Today was my first official day of work! I didn’t have to take a bus, I didn’t have to worry about when to get up or eat lunch. It was pretty straight forward. I had to classes back to back in the Institute in my town. One class from 12:15-2pm and the other from 2-245 pm. One class was decimo or tenth grade, the equivalent of American 11th grade and the other was undecimo or eleventh grade, the equivalent of 12th grade. They don’t have 12th grade here and it’s normal for students to graduate at age 16.  I have decided to observe three classes before beginning to co-teach and make suggestions on class activities. I saw one class was very calm, excited to meet me and attentive to their teacher despite their excessive energy. The other class had a lot of boys and consequently a lot of trouble makers. I can tell I am going to have to rule with a firm hand there. From the moment I walked in the class, the boys whistled at me and cat called me. During class, they intentionally dragged desks across the ground to see what the teacher would do at the screeching sounds. My hope is that I will make the class so much fun they won’t focus on being a distraction. My teachers seem oblvious to the idea of co-planning once a week for the following class but hopefully they warm up to the idea. Afterwards, I presented an idea of having English tutoring for 7th ad 8th graders to the Principal. She told me she would collect a list of students who need it. My Spanish tutor told me students don’t start learning English until 7th and 8th grade here and it’s often hard for the students to understand. I am excited about the idea. It will help me understand the needs of my students and how Nicaraguans like to learn. It will also give me an opportunity to practice my Spanish as I teach them English. Can’t wait to see progress in a few weeks! 

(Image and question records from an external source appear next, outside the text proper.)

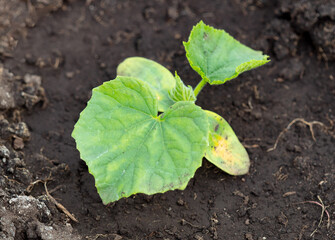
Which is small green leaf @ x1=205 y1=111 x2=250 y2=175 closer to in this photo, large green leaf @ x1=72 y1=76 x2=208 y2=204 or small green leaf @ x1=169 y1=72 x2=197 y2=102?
small green leaf @ x1=169 y1=72 x2=197 y2=102

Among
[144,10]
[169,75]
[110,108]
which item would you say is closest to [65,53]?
[144,10]

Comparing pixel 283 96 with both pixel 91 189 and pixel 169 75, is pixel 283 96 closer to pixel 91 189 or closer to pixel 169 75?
pixel 169 75

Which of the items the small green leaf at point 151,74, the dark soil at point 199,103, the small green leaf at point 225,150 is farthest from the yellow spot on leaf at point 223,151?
the small green leaf at point 151,74

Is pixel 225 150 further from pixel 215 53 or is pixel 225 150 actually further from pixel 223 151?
pixel 215 53

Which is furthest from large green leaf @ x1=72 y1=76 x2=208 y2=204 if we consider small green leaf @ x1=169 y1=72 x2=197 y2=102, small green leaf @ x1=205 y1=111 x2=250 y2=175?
small green leaf @ x1=205 y1=111 x2=250 y2=175

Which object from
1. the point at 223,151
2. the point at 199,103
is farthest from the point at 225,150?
the point at 199,103

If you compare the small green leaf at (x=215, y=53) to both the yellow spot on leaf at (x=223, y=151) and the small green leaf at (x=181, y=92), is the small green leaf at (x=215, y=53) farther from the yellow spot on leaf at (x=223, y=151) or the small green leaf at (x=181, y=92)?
the yellow spot on leaf at (x=223, y=151)

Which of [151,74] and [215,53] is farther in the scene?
[151,74]
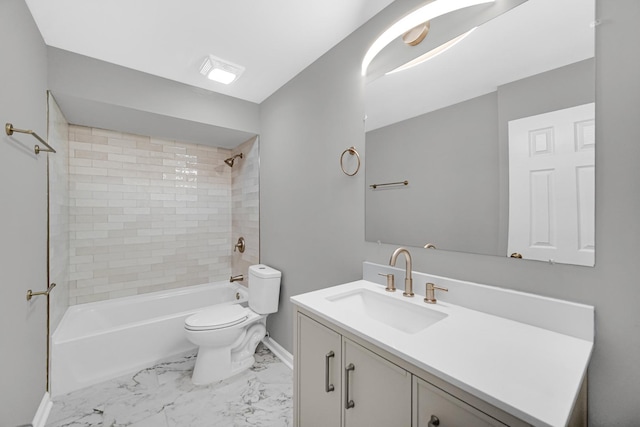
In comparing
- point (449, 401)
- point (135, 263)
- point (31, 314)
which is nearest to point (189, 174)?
point (135, 263)

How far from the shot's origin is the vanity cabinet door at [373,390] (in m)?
0.85

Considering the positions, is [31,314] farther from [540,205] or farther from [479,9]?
[479,9]

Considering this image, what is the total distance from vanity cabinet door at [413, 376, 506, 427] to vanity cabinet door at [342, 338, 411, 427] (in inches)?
1.3

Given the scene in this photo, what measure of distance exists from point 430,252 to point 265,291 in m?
1.54

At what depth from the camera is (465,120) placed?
121cm


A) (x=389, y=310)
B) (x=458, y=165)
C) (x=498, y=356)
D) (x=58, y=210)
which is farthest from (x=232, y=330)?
(x=458, y=165)

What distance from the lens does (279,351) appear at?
2.44m

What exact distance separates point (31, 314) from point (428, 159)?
2.39m

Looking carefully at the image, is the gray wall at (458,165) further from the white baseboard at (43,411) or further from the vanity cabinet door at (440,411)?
the white baseboard at (43,411)

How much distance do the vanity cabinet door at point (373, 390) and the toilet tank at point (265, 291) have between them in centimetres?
143

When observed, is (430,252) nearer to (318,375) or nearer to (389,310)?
(389,310)

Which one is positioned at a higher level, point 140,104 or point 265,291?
point 140,104

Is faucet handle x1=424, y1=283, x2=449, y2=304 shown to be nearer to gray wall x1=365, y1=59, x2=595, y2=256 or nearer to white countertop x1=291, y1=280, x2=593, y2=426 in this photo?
white countertop x1=291, y1=280, x2=593, y2=426

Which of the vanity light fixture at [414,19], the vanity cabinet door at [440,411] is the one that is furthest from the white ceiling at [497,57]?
the vanity cabinet door at [440,411]
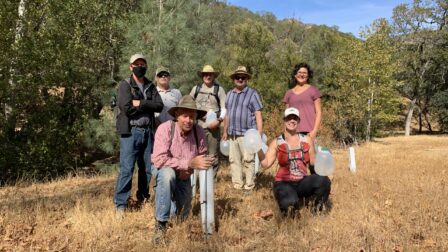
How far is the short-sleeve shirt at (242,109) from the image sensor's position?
656 cm

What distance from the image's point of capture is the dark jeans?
4.73 m

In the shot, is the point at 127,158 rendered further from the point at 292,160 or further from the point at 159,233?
the point at 292,160

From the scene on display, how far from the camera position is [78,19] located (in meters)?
15.3

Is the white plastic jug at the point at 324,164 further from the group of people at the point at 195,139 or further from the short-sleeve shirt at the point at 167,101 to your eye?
the short-sleeve shirt at the point at 167,101

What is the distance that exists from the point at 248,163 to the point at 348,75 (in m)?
27.6

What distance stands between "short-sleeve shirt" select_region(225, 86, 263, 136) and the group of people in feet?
0.05

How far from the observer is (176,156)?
4.29 metres

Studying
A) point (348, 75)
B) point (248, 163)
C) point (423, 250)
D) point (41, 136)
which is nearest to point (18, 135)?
point (41, 136)

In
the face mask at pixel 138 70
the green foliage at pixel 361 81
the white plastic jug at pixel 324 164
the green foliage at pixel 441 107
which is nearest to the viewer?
the white plastic jug at pixel 324 164

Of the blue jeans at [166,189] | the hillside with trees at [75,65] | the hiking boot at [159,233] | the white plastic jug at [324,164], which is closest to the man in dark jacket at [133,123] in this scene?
the blue jeans at [166,189]

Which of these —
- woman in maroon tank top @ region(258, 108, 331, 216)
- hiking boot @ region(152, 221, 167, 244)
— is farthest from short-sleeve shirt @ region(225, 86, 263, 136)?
hiking boot @ region(152, 221, 167, 244)

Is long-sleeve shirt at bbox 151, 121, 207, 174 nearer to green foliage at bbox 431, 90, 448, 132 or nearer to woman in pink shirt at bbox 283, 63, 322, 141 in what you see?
woman in pink shirt at bbox 283, 63, 322, 141

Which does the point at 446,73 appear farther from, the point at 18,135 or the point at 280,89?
the point at 18,135

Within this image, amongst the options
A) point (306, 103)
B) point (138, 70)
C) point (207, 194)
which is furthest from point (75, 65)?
point (207, 194)
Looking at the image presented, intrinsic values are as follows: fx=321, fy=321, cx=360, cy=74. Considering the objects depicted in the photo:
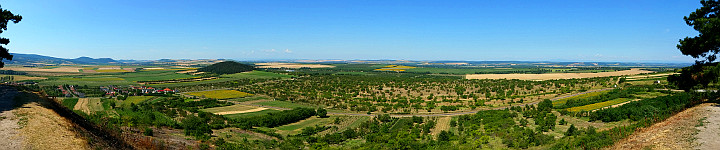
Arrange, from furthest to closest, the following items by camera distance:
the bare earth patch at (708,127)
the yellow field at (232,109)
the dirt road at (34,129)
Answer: the yellow field at (232,109) < the bare earth patch at (708,127) < the dirt road at (34,129)

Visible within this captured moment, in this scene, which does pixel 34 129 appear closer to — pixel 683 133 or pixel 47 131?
pixel 47 131

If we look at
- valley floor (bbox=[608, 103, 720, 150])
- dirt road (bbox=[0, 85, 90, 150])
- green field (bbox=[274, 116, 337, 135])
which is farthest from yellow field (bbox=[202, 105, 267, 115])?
valley floor (bbox=[608, 103, 720, 150])

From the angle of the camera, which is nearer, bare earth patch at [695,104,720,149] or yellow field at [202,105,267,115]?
bare earth patch at [695,104,720,149]

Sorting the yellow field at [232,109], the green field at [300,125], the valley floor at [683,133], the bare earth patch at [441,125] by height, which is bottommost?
the green field at [300,125]

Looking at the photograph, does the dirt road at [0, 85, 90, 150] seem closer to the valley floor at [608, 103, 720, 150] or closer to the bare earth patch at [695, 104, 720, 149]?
the valley floor at [608, 103, 720, 150]

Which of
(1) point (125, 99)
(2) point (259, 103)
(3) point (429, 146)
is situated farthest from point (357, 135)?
(1) point (125, 99)

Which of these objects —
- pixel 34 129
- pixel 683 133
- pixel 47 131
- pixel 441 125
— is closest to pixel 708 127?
pixel 683 133

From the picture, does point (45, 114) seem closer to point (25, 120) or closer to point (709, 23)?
point (25, 120)

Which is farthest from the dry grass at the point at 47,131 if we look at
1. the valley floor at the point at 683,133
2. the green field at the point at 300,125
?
the green field at the point at 300,125

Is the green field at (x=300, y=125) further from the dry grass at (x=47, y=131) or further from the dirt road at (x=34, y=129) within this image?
the dry grass at (x=47, y=131)
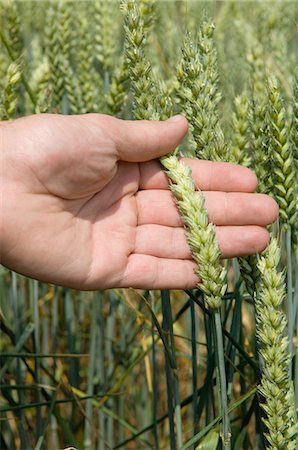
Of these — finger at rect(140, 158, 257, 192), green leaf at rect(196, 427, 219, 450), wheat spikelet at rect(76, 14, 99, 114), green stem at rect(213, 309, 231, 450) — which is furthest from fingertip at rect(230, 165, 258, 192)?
wheat spikelet at rect(76, 14, 99, 114)

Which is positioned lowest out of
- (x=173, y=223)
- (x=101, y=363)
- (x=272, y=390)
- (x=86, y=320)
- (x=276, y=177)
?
(x=86, y=320)

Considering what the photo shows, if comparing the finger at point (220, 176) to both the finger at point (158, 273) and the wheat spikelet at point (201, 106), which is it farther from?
the finger at point (158, 273)

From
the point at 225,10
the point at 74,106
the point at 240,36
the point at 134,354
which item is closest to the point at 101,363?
the point at 134,354

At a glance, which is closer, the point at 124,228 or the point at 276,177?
the point at 276,177

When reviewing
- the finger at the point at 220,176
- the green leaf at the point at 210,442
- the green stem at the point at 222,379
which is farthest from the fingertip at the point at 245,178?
the green leaf at the point at 210,442

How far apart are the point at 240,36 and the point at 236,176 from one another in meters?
1.29

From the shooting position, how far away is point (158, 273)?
1.20m

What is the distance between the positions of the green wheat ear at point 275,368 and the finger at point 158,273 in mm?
169

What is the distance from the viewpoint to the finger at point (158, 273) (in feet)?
3.84

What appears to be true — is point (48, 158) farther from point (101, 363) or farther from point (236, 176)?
point (101, 363)

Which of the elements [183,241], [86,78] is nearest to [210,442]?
[183,241]

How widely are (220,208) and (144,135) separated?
0.17m

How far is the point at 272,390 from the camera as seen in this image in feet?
3.32

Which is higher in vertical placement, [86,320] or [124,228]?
[124,228]
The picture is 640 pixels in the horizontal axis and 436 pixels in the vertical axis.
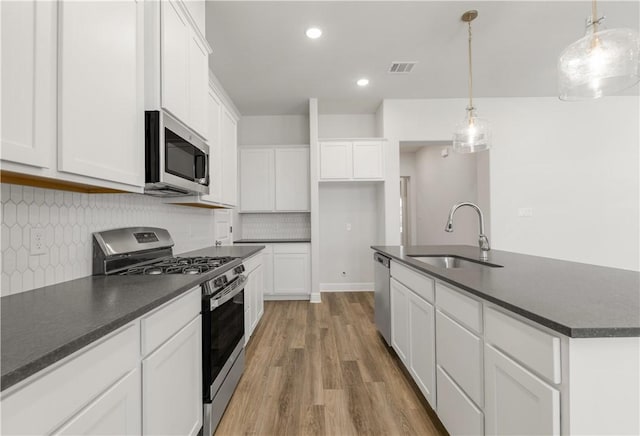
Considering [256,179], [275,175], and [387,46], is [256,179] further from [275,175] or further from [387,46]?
[387,46]

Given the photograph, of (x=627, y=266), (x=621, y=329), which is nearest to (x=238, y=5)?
(x=621, y=329)

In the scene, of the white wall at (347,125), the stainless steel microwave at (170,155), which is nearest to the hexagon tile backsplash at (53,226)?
the stainless steel microwave at (170,155)

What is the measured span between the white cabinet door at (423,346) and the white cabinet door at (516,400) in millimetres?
516

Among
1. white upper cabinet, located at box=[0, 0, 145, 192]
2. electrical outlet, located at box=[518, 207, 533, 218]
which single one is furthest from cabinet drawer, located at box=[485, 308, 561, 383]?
electrical outlet, located at box=[518, 207, 533, 218]

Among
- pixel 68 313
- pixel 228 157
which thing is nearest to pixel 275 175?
pixel 228 157

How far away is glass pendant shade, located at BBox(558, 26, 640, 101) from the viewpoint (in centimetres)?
151

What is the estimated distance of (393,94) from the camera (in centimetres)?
425

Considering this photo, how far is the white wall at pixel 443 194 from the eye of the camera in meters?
5.02

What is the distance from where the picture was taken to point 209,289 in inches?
60.6

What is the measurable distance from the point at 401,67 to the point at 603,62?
2.26 metres

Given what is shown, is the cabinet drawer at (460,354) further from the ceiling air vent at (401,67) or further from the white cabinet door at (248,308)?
the ceiling air vent at (401,67)

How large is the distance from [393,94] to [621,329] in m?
4.10

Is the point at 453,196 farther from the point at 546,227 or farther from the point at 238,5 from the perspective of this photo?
the point at 238,5

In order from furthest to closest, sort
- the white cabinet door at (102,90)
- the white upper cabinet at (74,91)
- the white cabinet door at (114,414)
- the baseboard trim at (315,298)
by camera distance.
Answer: the baseboard trim at (315,298), the white cabinet door at (102,90), the white upper cabinet at (74,91), the white cabinet door at (114,414)
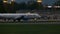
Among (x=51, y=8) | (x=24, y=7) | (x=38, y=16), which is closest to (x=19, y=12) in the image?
(x=24, y=7)

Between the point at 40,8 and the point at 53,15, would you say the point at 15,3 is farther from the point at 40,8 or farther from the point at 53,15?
the point at 53,15

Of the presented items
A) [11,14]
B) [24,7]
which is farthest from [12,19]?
[24,7]

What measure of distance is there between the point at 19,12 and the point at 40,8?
2.38m

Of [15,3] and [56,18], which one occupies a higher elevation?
[15,3]

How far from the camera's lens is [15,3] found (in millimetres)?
22672

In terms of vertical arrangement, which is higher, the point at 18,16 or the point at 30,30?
the point at 30,30

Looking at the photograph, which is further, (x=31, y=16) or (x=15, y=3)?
(x=15, y=3)

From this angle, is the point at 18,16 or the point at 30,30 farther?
the point at 18,16

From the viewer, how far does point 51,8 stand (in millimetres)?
22453

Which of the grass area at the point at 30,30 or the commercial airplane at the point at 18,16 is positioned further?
the commercial airplane at the point at 18,16

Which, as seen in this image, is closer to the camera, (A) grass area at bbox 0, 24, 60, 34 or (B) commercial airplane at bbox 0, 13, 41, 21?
(A) grass area at bbox 0, 24, 60, 34

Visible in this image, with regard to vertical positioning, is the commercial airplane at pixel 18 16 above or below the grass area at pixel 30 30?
below

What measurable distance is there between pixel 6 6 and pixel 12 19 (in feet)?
8.24

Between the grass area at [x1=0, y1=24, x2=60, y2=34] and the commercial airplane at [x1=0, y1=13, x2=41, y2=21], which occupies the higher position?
the grass area at [x1=0, y1=24, x2=60, y2=34]
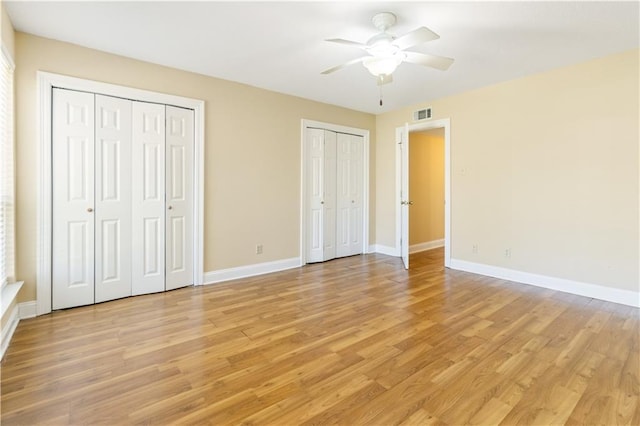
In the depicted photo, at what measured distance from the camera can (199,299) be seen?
135 inches

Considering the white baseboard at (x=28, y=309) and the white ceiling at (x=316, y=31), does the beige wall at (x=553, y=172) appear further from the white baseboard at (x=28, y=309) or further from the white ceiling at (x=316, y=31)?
the white baseboard at (x=28, y=309)

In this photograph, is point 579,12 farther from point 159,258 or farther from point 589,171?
point 159,258

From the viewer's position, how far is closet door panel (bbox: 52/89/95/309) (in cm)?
302

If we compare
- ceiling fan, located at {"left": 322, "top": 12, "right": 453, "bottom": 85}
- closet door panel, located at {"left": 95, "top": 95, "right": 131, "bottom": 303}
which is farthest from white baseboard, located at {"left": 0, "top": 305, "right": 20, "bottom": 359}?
ceiling fan, located at {"left": 322, "top": 12, "right": 453, "bottom": 85}

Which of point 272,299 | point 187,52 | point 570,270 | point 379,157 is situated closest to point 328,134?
point 379,157

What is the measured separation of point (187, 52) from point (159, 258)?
2.27m

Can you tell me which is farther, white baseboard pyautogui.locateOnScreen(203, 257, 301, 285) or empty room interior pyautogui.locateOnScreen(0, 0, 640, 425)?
white baseboard pyautogui.locateOnScreen(203, 257, 301, 285)

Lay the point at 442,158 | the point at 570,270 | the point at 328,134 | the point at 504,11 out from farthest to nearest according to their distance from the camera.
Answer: the point at 442,158 < the point at 328,134 < the point at 570,270 < the point at 504,11

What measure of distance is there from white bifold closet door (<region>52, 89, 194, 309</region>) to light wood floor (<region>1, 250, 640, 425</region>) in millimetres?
298

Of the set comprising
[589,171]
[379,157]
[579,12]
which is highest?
[579,12]

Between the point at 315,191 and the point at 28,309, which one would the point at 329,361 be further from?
the point at 315,191

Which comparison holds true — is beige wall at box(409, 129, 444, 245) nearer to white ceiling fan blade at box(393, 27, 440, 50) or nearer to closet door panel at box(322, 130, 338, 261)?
closet door panel at box(322, 130, 338, 261)

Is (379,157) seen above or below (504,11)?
below

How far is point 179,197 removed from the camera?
148 inches
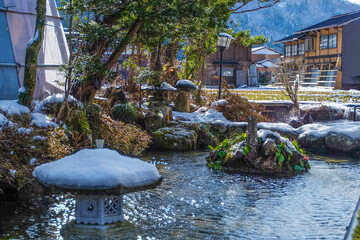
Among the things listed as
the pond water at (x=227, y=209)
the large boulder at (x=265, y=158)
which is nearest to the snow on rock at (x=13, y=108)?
the pond water at (x=227, y=209)

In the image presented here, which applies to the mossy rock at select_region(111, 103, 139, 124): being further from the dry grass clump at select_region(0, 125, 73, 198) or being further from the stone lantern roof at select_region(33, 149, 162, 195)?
the stone lantern roof at select_region(33, 149, 162, 195)

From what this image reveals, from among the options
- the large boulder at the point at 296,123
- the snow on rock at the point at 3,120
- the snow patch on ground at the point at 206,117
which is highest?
the snow on rock at the point at 3,120

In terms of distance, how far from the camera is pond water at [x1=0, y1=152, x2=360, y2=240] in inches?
267

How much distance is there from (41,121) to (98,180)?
21.2 feet

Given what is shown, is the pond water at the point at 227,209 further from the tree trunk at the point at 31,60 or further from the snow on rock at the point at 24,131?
the tree trunk at the point at 31,60

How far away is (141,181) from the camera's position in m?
4.62

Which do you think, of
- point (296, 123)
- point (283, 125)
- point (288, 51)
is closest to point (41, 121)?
point (283, 125)

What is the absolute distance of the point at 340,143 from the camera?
14.9 metres

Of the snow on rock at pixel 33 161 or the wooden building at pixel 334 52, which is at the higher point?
the wooden building at pixel 334 52

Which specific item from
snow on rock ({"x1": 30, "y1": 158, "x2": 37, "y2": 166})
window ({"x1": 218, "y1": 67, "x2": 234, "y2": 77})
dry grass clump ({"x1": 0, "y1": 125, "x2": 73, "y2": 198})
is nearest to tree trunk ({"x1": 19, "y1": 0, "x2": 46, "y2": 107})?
dry grass clump ({"x1": 0, "y1": 125, "x2": 73, "y2": 198})

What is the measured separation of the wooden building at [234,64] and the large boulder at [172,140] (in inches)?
1366

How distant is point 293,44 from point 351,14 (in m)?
10.7

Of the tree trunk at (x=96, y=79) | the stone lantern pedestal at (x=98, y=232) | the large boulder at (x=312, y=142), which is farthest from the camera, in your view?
the large boulder at (x=312, y=142)

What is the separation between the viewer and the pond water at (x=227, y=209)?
6.79 metres
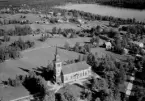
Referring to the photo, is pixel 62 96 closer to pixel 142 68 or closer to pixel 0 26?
pixel 142 68

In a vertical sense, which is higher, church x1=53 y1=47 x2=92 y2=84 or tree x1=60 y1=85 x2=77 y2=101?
church x1=53 y1=47 x2=92 y2=84

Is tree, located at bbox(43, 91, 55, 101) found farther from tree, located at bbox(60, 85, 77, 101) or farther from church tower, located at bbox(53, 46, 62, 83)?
church tower, located at bbox(53, 46, 62, 83)

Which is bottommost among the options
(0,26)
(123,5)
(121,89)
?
(121,89)

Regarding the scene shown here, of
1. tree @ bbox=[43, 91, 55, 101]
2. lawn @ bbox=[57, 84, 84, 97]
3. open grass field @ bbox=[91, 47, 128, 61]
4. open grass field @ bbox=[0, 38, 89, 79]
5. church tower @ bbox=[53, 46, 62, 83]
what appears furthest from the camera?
open grass field @ bbox=[91, 47, 128, 61]

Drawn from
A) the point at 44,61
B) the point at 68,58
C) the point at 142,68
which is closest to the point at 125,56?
the point at 142,68

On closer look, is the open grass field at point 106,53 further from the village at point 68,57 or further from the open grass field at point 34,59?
the open grass field at point 34,59

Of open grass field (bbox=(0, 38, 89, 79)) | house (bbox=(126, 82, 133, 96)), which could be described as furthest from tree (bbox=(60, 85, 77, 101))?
open grass field (bbox=(0, 38, 89, 79))

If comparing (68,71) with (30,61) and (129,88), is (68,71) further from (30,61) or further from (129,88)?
(30,61)

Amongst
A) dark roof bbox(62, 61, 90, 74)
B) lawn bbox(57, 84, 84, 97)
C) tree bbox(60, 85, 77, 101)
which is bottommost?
lawn bbox(57, 84, 84, 97)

ALSO, two new women came to my yoga class this week! I love those ladies. 

Day 147 & 148

Day 147: Today was supposed to be my first day of work. SUPPOSED to be. But, one of the things I love/hate about Nicaragua is the laxness of time, I missed my bus. I waited for an hour! No amount of words can explain how sad I was and disappointed because, I am truly months behind for co-teaching. I feel like every day I am not teaching, I am letting myself and my teachers down. I texted my teacher and he was understanding. It doesn’t help that all my schools are 1-2 hours away and a taxi ride is just entirely unaffordable. Sigh.. day fail. I shall try again next week and it seems that I’m going to have to leave really early on the bus and skip lunch. 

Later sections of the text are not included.